[Extracted records]
>>

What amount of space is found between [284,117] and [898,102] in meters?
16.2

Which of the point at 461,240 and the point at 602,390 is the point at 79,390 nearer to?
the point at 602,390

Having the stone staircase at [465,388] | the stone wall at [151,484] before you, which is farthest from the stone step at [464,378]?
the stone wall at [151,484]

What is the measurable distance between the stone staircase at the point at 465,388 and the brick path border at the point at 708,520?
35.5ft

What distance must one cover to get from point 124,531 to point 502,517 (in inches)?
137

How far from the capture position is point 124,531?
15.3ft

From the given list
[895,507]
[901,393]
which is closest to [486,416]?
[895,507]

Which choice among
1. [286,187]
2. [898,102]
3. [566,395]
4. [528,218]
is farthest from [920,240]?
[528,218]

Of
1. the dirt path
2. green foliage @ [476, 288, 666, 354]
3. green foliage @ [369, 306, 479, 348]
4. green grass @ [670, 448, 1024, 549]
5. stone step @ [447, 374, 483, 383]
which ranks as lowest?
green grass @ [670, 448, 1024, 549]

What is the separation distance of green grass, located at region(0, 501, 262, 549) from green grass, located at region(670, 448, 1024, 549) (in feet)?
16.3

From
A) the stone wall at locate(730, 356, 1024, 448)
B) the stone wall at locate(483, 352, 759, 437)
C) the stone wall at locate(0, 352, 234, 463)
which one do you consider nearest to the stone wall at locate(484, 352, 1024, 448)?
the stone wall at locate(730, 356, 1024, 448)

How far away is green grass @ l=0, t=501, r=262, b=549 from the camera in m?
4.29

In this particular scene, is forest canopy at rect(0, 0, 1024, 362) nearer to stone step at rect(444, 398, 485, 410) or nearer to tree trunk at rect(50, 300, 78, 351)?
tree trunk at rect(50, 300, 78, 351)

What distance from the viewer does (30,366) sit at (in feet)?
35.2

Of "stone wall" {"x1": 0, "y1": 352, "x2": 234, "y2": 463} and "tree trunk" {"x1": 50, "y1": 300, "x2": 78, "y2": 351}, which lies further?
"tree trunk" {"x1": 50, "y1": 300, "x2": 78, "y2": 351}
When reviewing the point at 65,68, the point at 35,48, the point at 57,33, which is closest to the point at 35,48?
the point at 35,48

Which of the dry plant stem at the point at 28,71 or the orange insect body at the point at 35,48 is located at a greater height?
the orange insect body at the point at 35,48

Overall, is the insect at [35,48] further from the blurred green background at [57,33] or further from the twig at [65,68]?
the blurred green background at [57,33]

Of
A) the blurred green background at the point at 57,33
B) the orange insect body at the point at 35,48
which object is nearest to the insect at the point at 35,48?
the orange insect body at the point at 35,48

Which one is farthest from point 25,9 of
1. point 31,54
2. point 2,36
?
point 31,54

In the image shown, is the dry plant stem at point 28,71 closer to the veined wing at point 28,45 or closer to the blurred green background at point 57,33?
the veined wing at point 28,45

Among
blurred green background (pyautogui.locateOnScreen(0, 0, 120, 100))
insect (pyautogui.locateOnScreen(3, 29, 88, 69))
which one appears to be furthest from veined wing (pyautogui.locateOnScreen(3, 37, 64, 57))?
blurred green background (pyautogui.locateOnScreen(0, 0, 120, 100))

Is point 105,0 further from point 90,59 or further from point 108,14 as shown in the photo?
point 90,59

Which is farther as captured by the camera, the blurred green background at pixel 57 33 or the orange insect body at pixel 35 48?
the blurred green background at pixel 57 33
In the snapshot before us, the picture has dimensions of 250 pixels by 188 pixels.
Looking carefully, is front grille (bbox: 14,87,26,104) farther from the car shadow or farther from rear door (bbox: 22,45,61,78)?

<<

• _EXERCISE DESCRIPTION_: Reproduce the lines above without any changes, starting at the line that contains "Which of the dry" and continuing through the last line of the items.

• _THE RESULT_:
Which of the dry plant stem at the point at 28,71 or the orange insect body at the point at 35,48 is located at a greater height?
the orange insect body at the point at 35,48

Overall, is the insect at [35,48] further from the blurred green background at [57,33] or further from the twig at [65,68]?
the blurred green background at [57,33]

Of
A) the blurred green background at the point at 57,33
B) the orange insect body at the point at 35,48
which object is nearest to the insect at the point at 35,48?
the orange insect body at the point at 35,48

Which one is farthest from point 25,9 of
1. point 31,54
2. point 2,36
?
point 31,54

In the image shown, is the dry plant stem at point 28,71 closer to the veined wing at point 28,45 or closer to the blurred green background at point 57,33?
the veined wing at point 28,45

Among
blurred green background (pyautogui.locateOnScreen(0, 0, 120, 100))
insect (pyautogui.locateOnScreen(3, 29, 88, 69))
which one appears to be furthest from veined wing (pyautogui.locateOnScreen(3, 37, 64, 57))?
blurred green background (pyautogui.locateOnScreen(0, 0, 120, 100))

Is point 105,0 further from point 90,59 or further from point 108,14 as shown in the photo?
point 90,59

Which is farther as captured by the camera, the blurred green background at pixel 57 33 or the orange insect body at pixel 35 48?
the blurred green background at pixel 57 33
In the snapshot before us, the picture has dimensions of 250 pixels by 188 pixels.
Looking carefully, is front grille (bbox: 14,87,26,104) farther from the car shadow or farther from rear door (bbox: 22,45,61,78)?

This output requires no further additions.